TASK ITEM:
Without the pictures, write out every entry that follows exactly.

DATA EXCERPTS:
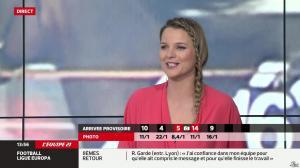 France Pierron dans Menu Sport - 20/03/14 - 34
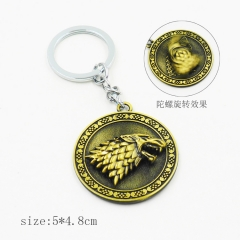 Game of Thrones Bronze Model Pendant Key Ring Wholesale Alloy Anime Keychain
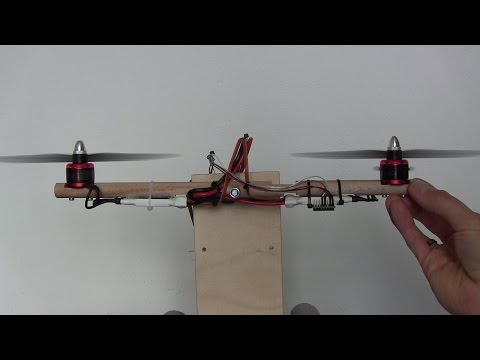 YMFC-3D part 5 – Quadcopter PID controller and PID tuning. - UCpJ5uKSLxP84TXQtwiRNm1g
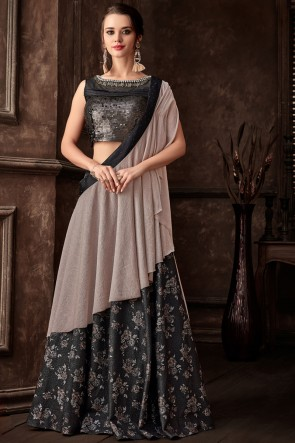 Stunning Black Fancy Fabric Designer Embroidred Thread Work Saree With Blouse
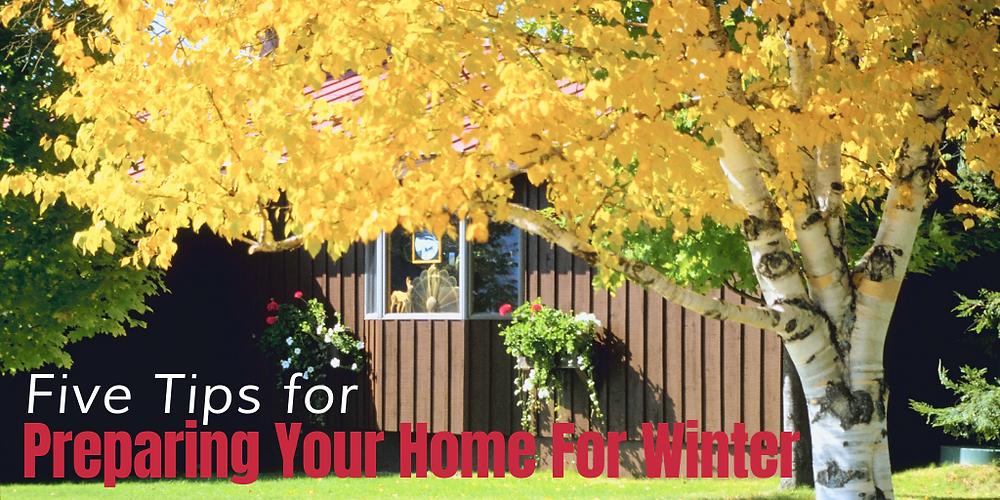 fall home maintenance winterize home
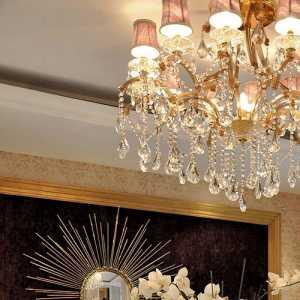 建筑装饰装修工程施工质量验收规范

RESPONSE:
 France Pierron dans Menu Sport - 20/03/14 - 34
 Game of Thrones Bronze Model Pendant Key Ring Wholesale Alloy Anime Keychain
 YMFC-3D part 5 – Quadcopter PID controller and PID tuning. - UCpJ5uKSLxP84TXQtwiRNm1g
 Stunning Black Fancy Fabric Designer Embroidred Thread Work Saree With Blouse
 fall home maintenance winterize home
 建筑装饰装修工程施工质量验收规范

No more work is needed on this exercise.